- _SHORT EXERCISE_
Rewrite the lines below as a numbered list, omitting any blank lines.

[Records from a data source]
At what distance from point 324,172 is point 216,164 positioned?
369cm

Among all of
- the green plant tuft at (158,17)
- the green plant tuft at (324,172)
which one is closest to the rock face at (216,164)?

- _RESPONSE TO THE EXERCISE_
1. At what distance from point 324,172 is point 216,164 positioned?
2. 369cm
3. Among all of
4. - the green plant tuft at (158,17)
5. - the green plant tuft at (324,172)
6. which one is closest to the rock face at (216,164)?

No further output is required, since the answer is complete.